We are not professional counsellors but we can provide a listening ear, a phone call from time to time or a visit. We can put you in touch with the Chaplain (there are no religious or faith pre-requisites) and with the Marketors’ Trust, which provides financial assistance to Freemen, Liverymen and their dependents ‘in necessitous circumstances’. This has been one of the purposes of the Trust from its inception and sits alongside its other objects of supporting education and charitable work.
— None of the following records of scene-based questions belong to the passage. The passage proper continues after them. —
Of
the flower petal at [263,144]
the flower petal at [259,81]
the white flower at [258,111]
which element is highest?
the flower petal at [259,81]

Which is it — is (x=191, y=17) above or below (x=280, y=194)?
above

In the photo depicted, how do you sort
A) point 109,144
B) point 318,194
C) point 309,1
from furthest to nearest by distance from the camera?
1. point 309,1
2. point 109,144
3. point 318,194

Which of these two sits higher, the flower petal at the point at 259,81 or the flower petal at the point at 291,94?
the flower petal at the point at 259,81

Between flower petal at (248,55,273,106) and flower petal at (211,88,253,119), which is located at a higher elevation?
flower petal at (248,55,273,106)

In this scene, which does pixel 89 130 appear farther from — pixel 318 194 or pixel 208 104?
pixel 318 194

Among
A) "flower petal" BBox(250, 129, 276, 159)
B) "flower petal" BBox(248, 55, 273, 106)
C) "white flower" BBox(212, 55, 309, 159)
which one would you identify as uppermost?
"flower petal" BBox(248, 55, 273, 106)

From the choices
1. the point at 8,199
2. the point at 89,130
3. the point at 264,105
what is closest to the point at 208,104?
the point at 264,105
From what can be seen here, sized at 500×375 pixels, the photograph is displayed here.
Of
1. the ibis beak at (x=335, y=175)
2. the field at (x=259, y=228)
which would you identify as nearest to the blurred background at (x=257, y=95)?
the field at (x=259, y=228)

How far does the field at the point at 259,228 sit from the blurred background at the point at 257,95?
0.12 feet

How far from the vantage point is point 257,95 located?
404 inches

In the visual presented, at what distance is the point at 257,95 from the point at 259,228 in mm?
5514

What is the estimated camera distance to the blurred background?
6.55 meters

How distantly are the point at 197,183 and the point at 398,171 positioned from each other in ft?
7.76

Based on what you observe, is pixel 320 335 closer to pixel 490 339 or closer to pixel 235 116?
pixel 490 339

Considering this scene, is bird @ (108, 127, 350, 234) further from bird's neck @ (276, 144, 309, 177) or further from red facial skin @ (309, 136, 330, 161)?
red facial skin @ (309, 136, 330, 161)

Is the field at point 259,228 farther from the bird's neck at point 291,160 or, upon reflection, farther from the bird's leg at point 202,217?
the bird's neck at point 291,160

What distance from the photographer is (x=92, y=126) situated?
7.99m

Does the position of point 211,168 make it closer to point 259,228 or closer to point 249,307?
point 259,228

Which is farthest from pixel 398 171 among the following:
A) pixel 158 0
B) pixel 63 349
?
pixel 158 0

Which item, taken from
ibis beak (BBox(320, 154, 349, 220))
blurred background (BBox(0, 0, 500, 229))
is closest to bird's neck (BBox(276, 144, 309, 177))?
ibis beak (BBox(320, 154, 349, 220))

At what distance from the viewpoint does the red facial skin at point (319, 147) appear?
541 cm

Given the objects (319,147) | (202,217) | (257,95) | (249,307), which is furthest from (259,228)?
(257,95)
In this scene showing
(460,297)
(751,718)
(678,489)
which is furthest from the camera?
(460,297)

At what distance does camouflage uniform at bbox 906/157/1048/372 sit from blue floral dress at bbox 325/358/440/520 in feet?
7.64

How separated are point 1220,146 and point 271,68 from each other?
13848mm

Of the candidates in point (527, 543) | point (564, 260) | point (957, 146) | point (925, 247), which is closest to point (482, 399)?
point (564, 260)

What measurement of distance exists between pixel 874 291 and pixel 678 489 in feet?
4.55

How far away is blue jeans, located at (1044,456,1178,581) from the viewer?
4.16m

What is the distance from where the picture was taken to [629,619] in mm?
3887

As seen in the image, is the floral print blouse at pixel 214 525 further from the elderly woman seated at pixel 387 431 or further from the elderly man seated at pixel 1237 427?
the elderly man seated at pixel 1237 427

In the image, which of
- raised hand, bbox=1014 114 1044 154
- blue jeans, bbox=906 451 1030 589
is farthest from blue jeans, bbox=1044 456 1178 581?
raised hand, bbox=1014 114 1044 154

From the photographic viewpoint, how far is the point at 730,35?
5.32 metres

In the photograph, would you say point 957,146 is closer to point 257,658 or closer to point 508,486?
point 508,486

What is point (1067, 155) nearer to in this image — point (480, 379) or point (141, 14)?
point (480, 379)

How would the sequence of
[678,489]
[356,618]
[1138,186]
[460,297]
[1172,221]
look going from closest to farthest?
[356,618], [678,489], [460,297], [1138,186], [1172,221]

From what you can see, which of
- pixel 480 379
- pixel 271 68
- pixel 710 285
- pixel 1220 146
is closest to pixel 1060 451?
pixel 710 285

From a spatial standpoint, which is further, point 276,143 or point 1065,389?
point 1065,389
We ask all Freemen, Liverymen and their partners to look out for members who might be in need and especially to inquire about friends and contacts who you haven’t recently seen or heard from. You can contact the Clerk, any of the Almoners or any member of Court if you want to tell someone in confidence about your own difficulties or about someone else who needs the hand of friendship

Almoners
Liveryman David Cowell
Past Master Harry Druce
Past Master John Fisher
Past Master Venetia Howes
Liveryman John Reid – former Chairman of the Marketors’ Trust & Court Assistant
Court Assistant Ian Ryder
Court Assistant Emeritus Alan Wellan
Liveryman Angela White Horan – former Court Assistant

Supporters
Clerk John Hammond
Junior Warden Phil Andrew
Court Assistant John Hooper – Chairman of the Marketors’ Trust
Chaplain, Reverend Canon Dr Alison Joyce

What can I do to help?

We can all be almoners with a small ‘a’. We’ve been told that the following sorts of actions are particularly well-received:

  • recognition for the person in distress and for their carer – both need support;
  • a telephone call, meeting or visit, especially when done on a regular basis;
  • a card sent by post (get well, birthday, or just to say ‘we’re thinking of you’);
  • attending a funeral;
  • sitting to speak to a person who is also seated or in a wheelchair, at their level;
  • prayers – it is remarkable how powerful this can be, even for those with no history of church attendance, in raising morale and enabling them to grapple with their problem (“I thought of all those people at St Bride’s praying for me and told myself I’d bloody well better get better!”);
  • even the lowly email can be helpful, although personal contact is better.